*To do*.
Reproduce every record below exactly as it appears.

*Input material*.
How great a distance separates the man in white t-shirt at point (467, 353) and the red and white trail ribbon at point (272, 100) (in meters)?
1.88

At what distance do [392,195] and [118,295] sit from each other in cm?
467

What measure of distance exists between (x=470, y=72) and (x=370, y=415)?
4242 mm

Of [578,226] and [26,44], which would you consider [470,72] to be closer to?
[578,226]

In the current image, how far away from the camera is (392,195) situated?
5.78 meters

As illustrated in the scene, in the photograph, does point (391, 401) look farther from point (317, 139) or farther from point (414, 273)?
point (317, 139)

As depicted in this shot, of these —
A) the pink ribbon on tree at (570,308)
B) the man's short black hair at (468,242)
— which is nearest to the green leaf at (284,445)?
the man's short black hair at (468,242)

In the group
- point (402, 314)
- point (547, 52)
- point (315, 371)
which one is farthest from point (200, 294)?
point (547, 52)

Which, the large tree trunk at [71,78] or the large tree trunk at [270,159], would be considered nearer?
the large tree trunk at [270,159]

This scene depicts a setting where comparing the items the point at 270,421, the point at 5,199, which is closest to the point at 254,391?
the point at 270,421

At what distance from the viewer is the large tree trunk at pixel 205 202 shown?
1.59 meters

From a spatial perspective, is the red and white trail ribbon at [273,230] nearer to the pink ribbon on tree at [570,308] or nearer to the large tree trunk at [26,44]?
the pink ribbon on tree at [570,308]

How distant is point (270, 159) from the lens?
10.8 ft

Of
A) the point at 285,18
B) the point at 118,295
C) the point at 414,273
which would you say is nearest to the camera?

*The output*.
How great a distance separates the man in white t-shirt at point (467, 353) and the red and white trail ribbon at point (272, 100) (in meters)?
1.88

At what distance do [392,195] and [118,295] sit from each other in cm?
467

What measure of distance exists between (x=470, y=72) and (x=370, y=415)?
4242 mm

Of [578,226] and [26,44], which would you consider [470,72] to be closer to?
[578,226]

In the current image, how far away from the camera is (392,195) situated?
5.78 meters

As illustrated in the scene, in the photograph, does point (391, 401) look farther from point (317, 139) or farther from point (414, 273)?
point (317, 139)

As depicted in this shot, of these —
A) the pink ribbon on tree at (570,308)
B) the man's short black hair at (468,242)
— which is nearest to the green leaf at (284,445)?
the man's short black hair at (468,242)

In the group
- point (402, 314)
- point (547, 52)
- point (315, 371)
which one is farthest from point (200, 294)?
point (547, 52)

Which, the large tree trunk at [71,78] or the large tree trunk at [270,159], would be considered nearer?
the large tree trunk at [270,159]

This scene depicts a setting where comparing the items the point at 270,421, the point at 5,199, which is closest to the point at 254,391?
the point at 270,421

At what distance from the viewer is the large tree trunk at pixel 205 202 shown?
1.59 meters

From a spatial perspective, is the red and white trail ribbon at [273,230] nearer to the pink ribbon on tree at [570,308] or nearer to the large tree trunk at [26,44]?
the pink ribbon on tree at [570,308]

How distant is point (270, 159) from the lens?
10.8 ft

Of
A) the point at 285,18
B) the point at 118,295
C) the point at 414,273
which would you say is nearest to the camera?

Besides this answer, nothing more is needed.